In this step, we would create Cloud NAT. Cloud NAT allows VMs instances without external IP addresses and private Google Kubernetes Engine (GKE) clusters to connect to the Internet.
Cloud NAT implements outbound NAT (i.e. network translation, mapping internal IP addresses to external IP) to allow instances to reach the Internet.
Go to Network Services – > Cloud NAT – > Create NAT Gateway
- Enter a name for gateway and select VPC network as backend-vpc (created in Step 1).
- Select the region as us-east 1 (same as the VPC region).
Figure 8 – Create NAT Gateway
- Click create new Cloud router. Enter the name and click continue. Cloud Router enables dynamic routing for the VPC. For more details, kindly refer to https://cloud.google.com/router/docs/concepts/overview.
Figure 9 – Create Router
- In the NAT mapping, select Manual NAT IP address. We don’t select automatic as we would like to reserve a set of IPs that we can provide to external services/partners to whitelist on their servers.
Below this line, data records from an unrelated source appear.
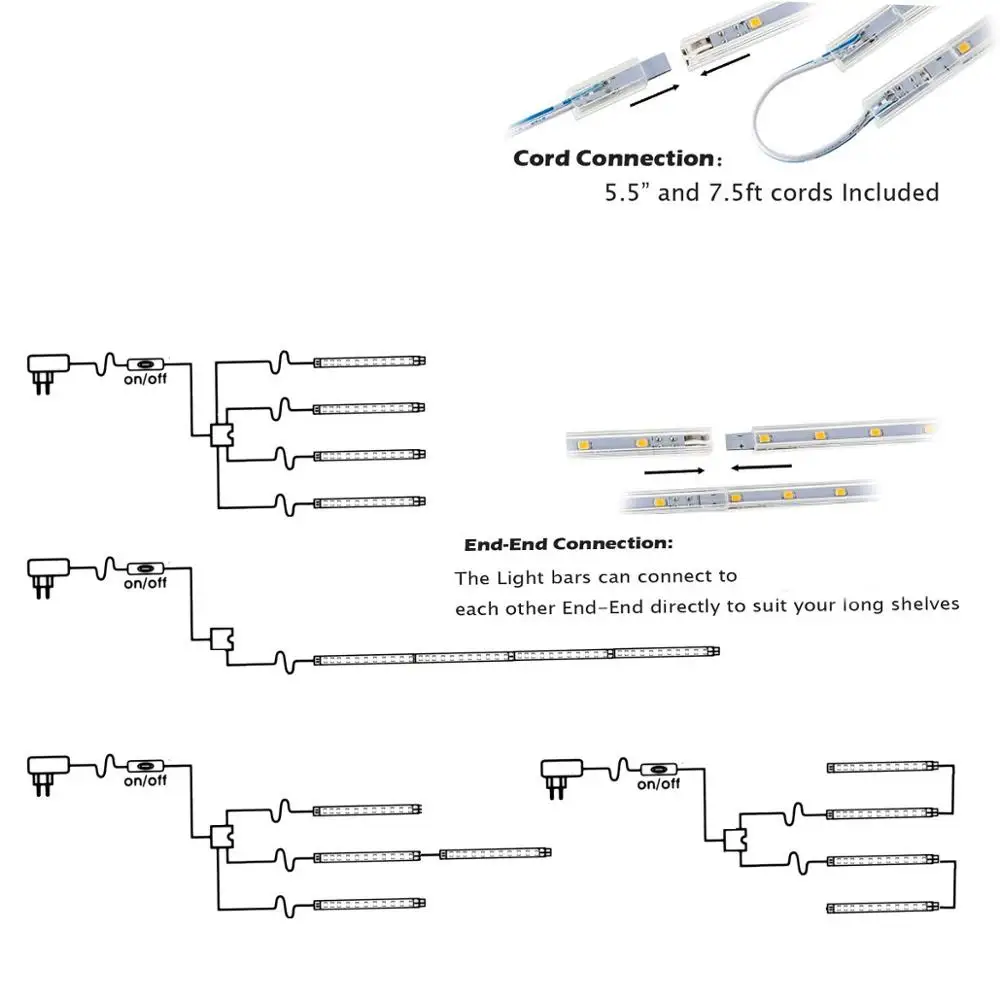 Cord Connection:
5.5" and 7.5ft cords Included

on/off

End-End Connection:
The Light bars can connect to each other End-End directly to suit your long shelves

on/off

on/off

on/off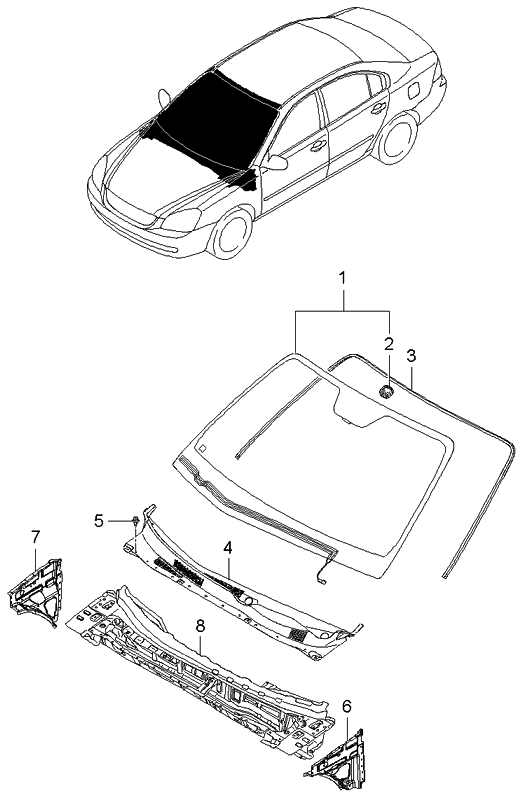 1
2
3
5
7
4
8
6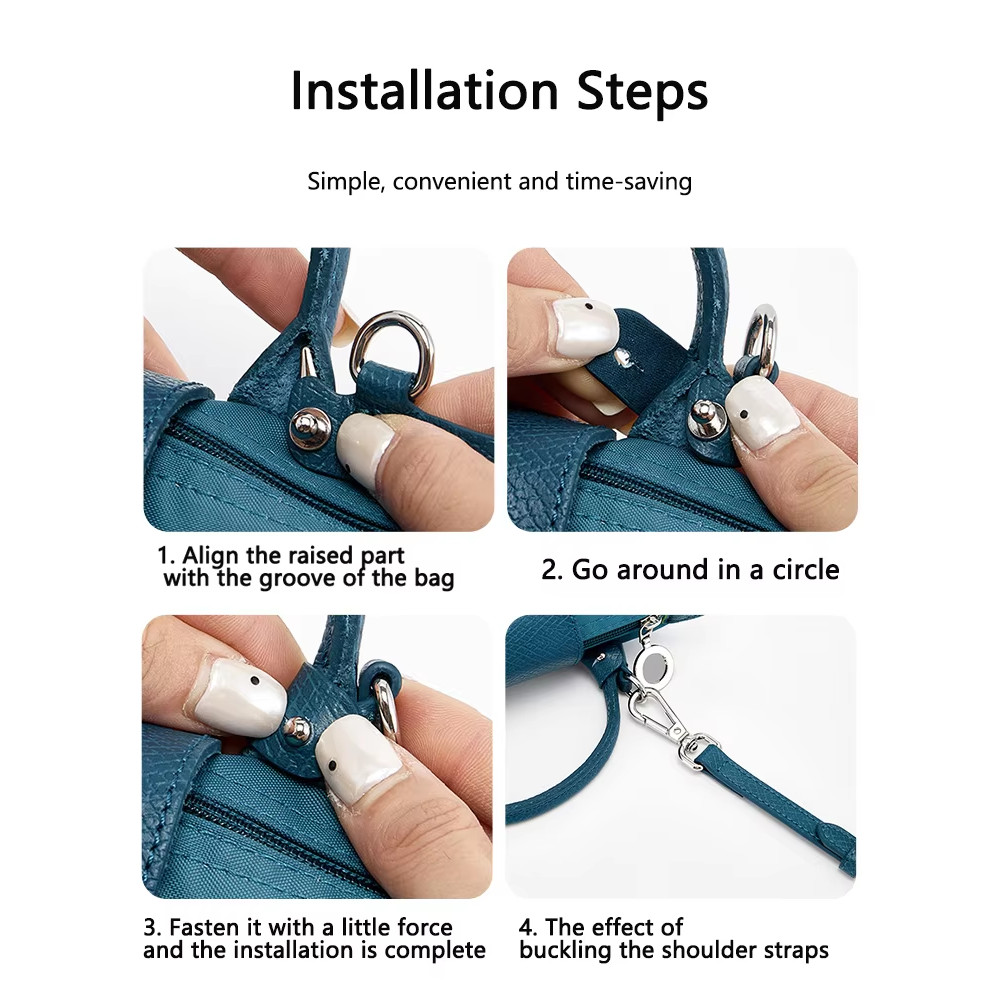 Installation Steps

Simple, convenient and time-saving

1. Align the raised part with the groove of the bag

2. Go around in a circle

3. Fasten it with a little force and the installation is complete

4. The effect of buckling the shoulder straps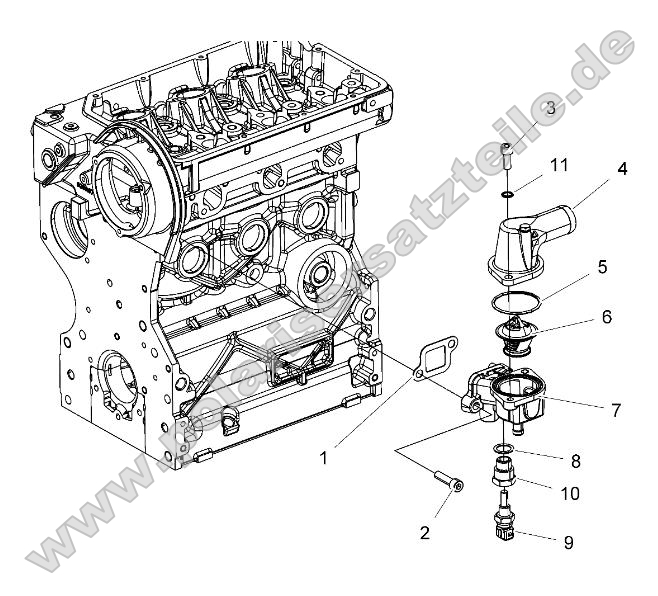 www.polaris-ersatzteile.de

3
11
4
5
6
7
1
8
10
2
9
Choosing automatic would create and release IP based on workloads.
Figure 10 – Create NAT Mapping
- Select Create IP address and enter the name of the IP address.
Figure 11 – Create Static IP address
- Similarly, create one more IP address. Two external outbound IPs are sufficient for our network. You can add new IPs based later, if you identify bottlenecks (through monitoring) in your network.
- The following image shows the summary of NAT configuration. Click create.
Figure 12 – NAT Gateway configuration
- Once created, wait until the status is Running for changes to be effective.